• Instructions to follow
Exactly the lines below starting at the line with "99朵粉色康乃馨,每天都有好心情" and ending at the line with "Cougar Predator 24oz Water Bottle" are wanted, with both ends included. Leave out the pictures and add no other lines.

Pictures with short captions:
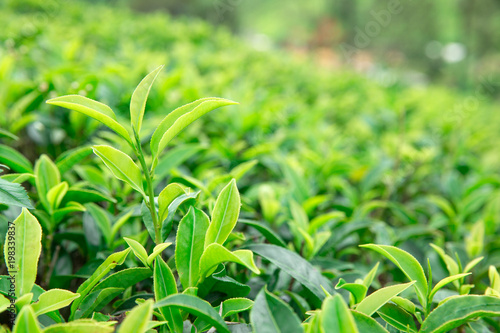 Foto op Plexiglas Lime groen Tea leaf plantation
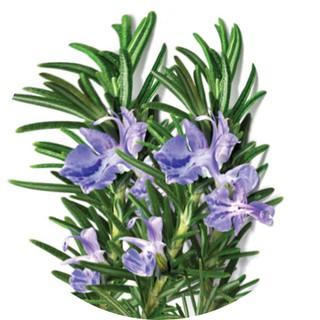 Tinh dầu Hương thảo Rosemary AROMA, tinh dầu thơm phòng, nguyên chất tự nhiên 2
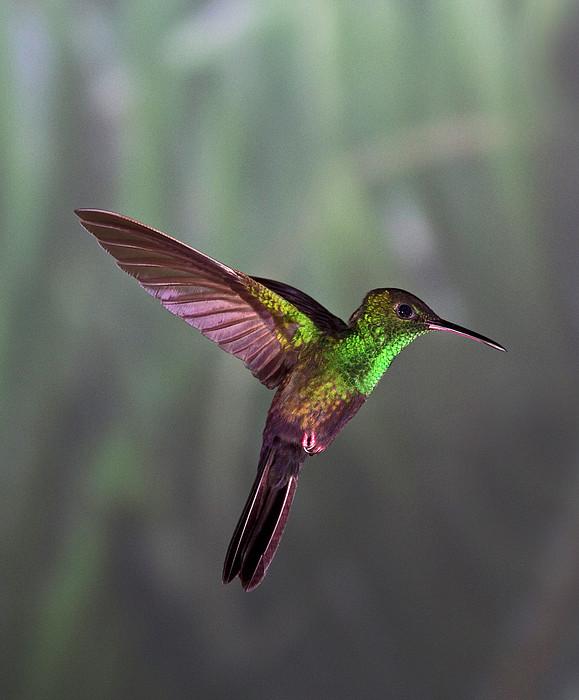 Hummingbird Print by David Tipling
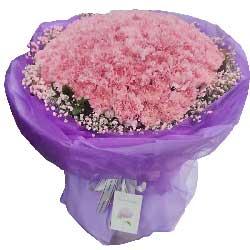99朵粉色康乃馨,每天都有好心情
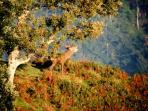 Actividades de interpretación de la Naturaleza, como por ejemplo la berrea del ciervo en Otoño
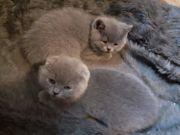 BHK Kittens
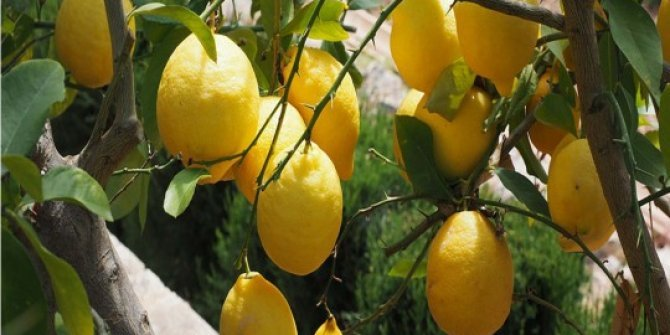 Limon fiyatlarına depoda 'çürüme' etkisi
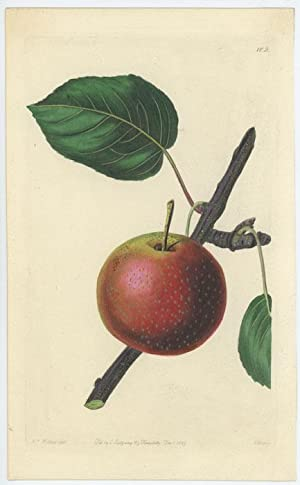 The Summer Rose Pear.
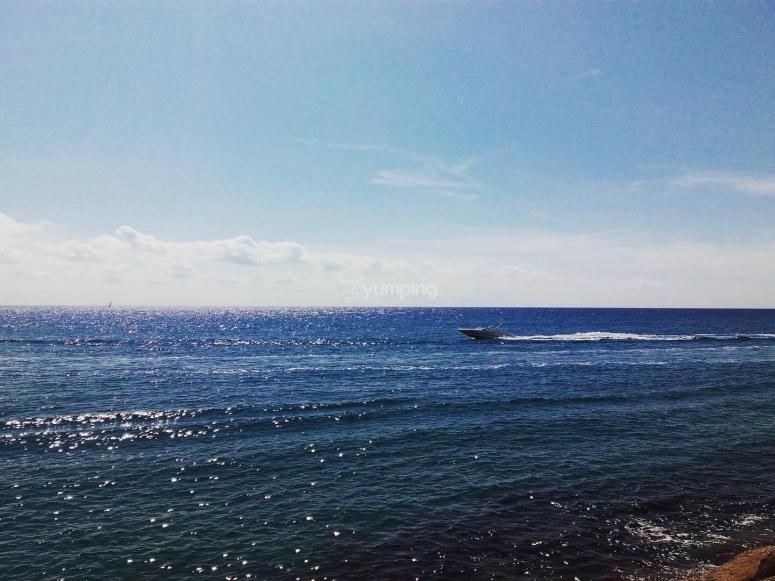 lancha navegando rápido en el mar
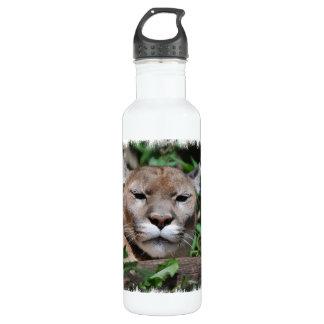 Cougar Predator 24oz Water Bottle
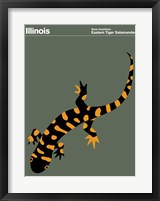 Framed Montague State Posters - Illinois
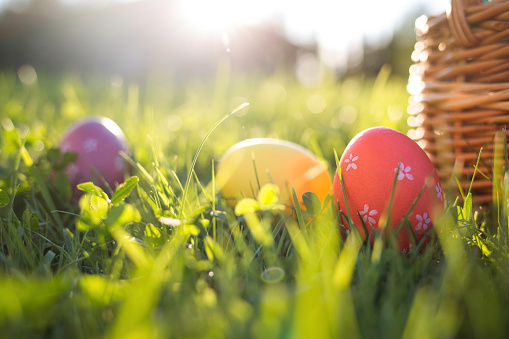 Easter eggs in a basket on the grass on a Sunny spring day close-up.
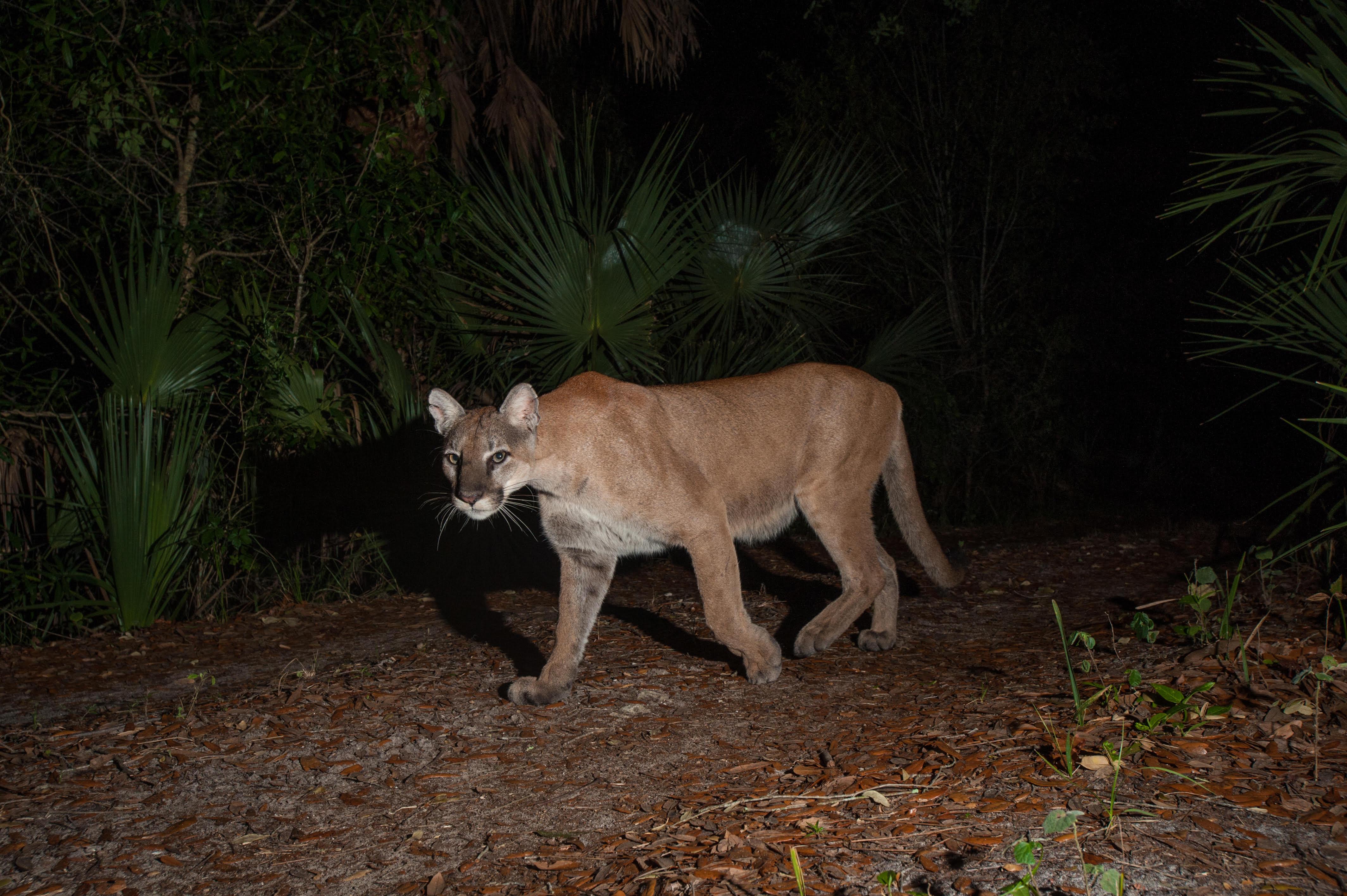 Animals Need The Dark U S National Park Service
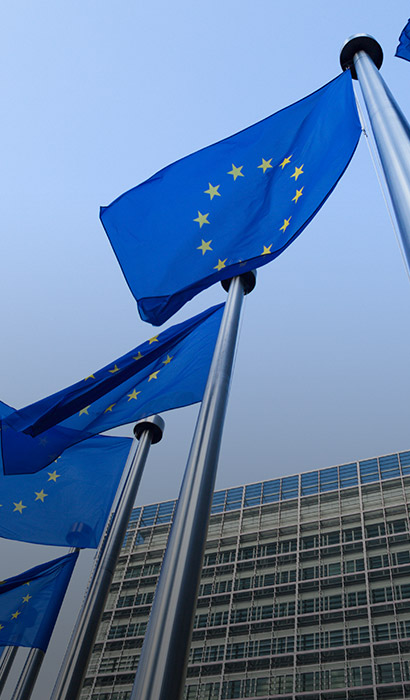 22 Months of IDD: Europe, What's Next?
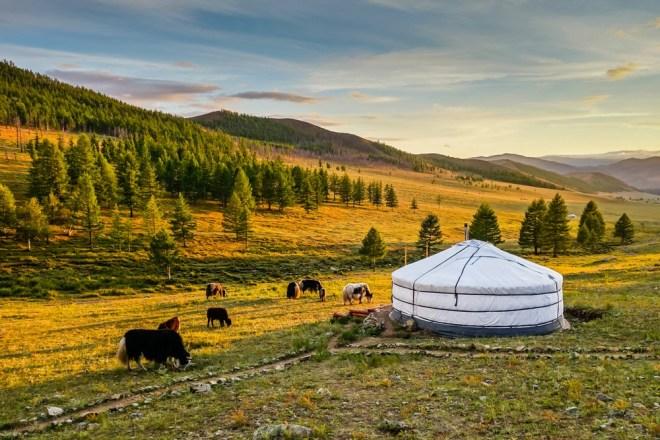 Mongolija je dežela travnatih sipih.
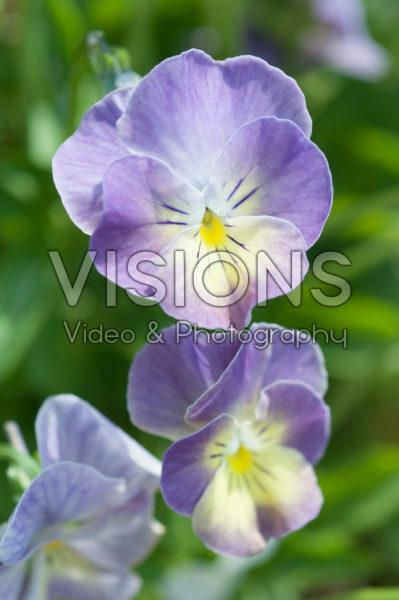 Viola 873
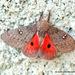 Syssphinx hubbardi - Photo (c) Juan Carlos Garcia Morales, todos los derechos reservados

• Solution to this exercise
99朵粉色康乃馨,每天都有好心情
 Actividades de interpretación de la Naturaleza, como por ejemplo la berrea del ciervo en Otoño
 BHK Kittens
 Limon fiyatlarına depoda 'çürüme' etkisi
 The Summer Rose Pear.
 lancha navegando rápido en el mar
 Cougar Predator 24oz Water Bottle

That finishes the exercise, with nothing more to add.